Here's the thing. I was going to wait until the end of this thing to write my story and share my song. I had a shortlist you know - with a good mixture of sad memories and happy memories, but news today has meant the choice has been made for me.


It's funny because over the years I have memories of musicians and they day they died. I have a fuzzy memory of Elvis Presley dying. The house seemed dark and my mum was on the phone, then crying. I asked her what was wrong and I think she put Love Me Tender on the record player. 


More vividly I remember the day John Lennon died. I was a massive Beatles fan very early on. My Auntie Inge owned Drum City on Broadway and I used to hang out there as a very little girl. I'd spend hours watching the musicians come in an out for drum practice, as I'd play out the back near the roller-doors. It was a maze out there, full of junk and fun. When I was bored of that I sit in the shop and watch the cars drive by on their way to King Street and I'd flip through all the records. For a very uncool, child of migrants kinda kid, reading that back makes me (ironically) actually cool. Anyways, back to the Beatles - I loved Magical Mystery Tour and for my birthday I was given a copy. I used to look at the album sleeves while listening to that record over and over.  So when John Lennon died I didn't quite understand, but I understood enough to be sad. I remember taking my tape deck down to the bottom of the garden and playing Imagine over and over and over. Singing in the afternoon sun and dancing on the grass. I remember feeling sad, but also remember feeling that way because I knew thats how I was supposed to be feeling.
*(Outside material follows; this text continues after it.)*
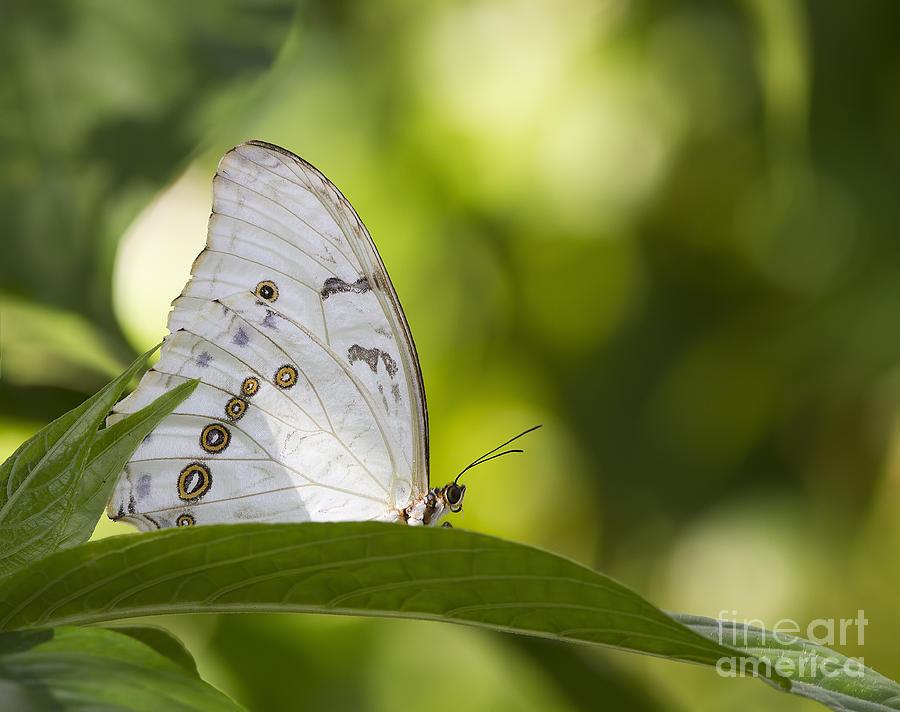 White Morpho   Photograph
Then in the 90's with the passing of Stevie Plunder and Kurt Cobain, I was genuinely sad. Particularly for Stevie's death because he was a big part of that Sydney scene. The 90's were the best time for music in that city. I would see a gig pretty much every night of the week. I watched You Am I grow up from being obnoxious skater kids from Western Sydney to obnoxious inner city types. I'd ditch uni to go to the Hopetoun to watch the Rock Against Work gigs. Nothing like seeing the Hard Ons or Ratcat at 3 o'clock in the arvo with a cheeky VB schooner. Any weekend could be spent seeing Ride at the Phoenician, the Lemonheads pretty much everywhere and the beloved Ramones in my part of suburbia.


So this brings me to today's news, and I guess in years to come I will remember this being the morning I was painting in the cold of Canberra, drinking cups of tea to stay warm, with a snoring dog beside me - curled in a corner away from the mess. And just like that, I read of the passing of someone who had contributed to the soundtrack of I guess what could be described as my coming of age.
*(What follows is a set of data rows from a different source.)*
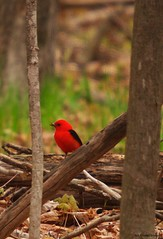 return of the scarlet tanager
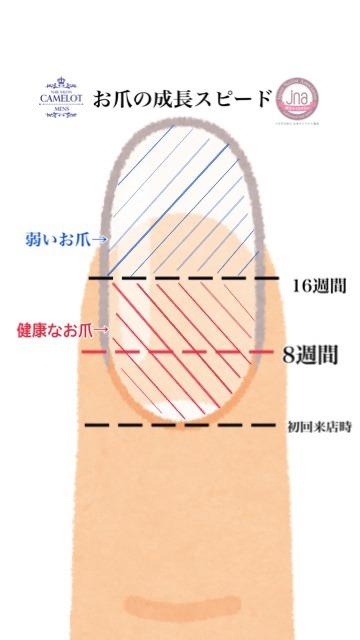 お爪の成長スピード 深爪改善の期間
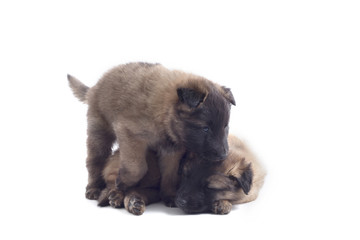 Tuinposter Buffel Two puppy's, Belgian Shepherd Tervuren, isolated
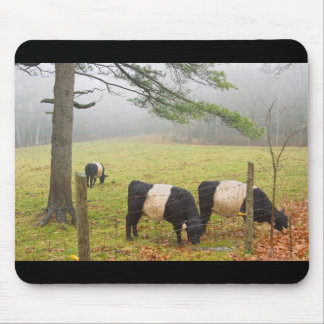 Belted Galloway Cows On Farm In Rockport Maine Mouse Pad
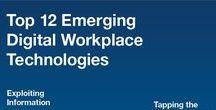 Intranet/Digital workplace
The Beastie Boys were such a big part of Sydney in the 90's. The music, the festivals, that shop in Surry Hills. I'm so glad I decided not to throw that tshirt away. What was it ? X-Large and the X-Girl label by Kim Gordon. A typical day was to read the Drum to check out the specials at Waterfront Records, drive across the bridge to pick up the signed poster, or limited edition CD or coloured vinyl then walk up to Surry Hills to browse through the X-Large shop. I'd be the one wearing doc martins, opaque tights, cut of denim shorts and some sort of band tshirt. I may or may not have had dreadlocks. 


That was the Sydney that loved to tease with secret gigs and had started to embrace the outdoor festival.  The Beastie Boys played that secret gig at Sydney Uni playing with Jon Spencer Blues Explosion. I remember being tipsy, the room dark and Jon Spencer screaming BLUES EXPLOSION. A lot. I left that gig smiling, walking through the morton bay tree with bats flying through the night time sky. And forget the Big Day Out. Summersault that new years eve, with the Beastie Boys, Sonic Youth, Pavement and Foo Fighters. At the time I had no idea how lucky I was. I do now.
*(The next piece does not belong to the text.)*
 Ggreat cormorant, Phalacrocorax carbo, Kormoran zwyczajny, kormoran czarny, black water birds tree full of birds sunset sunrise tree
Outside of Sydney the Beastie Boys bring back memories of trips to the US, each album to a different trip at a different time of my life. I could be getting the albums mixed up, but Hello Nasty was released as we drove across the US. I have a scrapbook with bits of paper and the memories of 40 something states, and a mixed tape of music in my head. So many hours spent driving and listening to Regurgitator, Smudge, Snout and You Am I. I know that for sure because that's what my travel diary tells me - a whole lot of Australian CD's bought at Amoeba Records in San Francisco for $2.99 each. I remember Intergalactic above everything else because it is awesome.


That trip crisscrossed America like you wouldn't believe and ended up in New York city in the heat of the summer. The city that is the Beastie Boys. 


Adam Yauch will be missed by those who knew him, and those like me.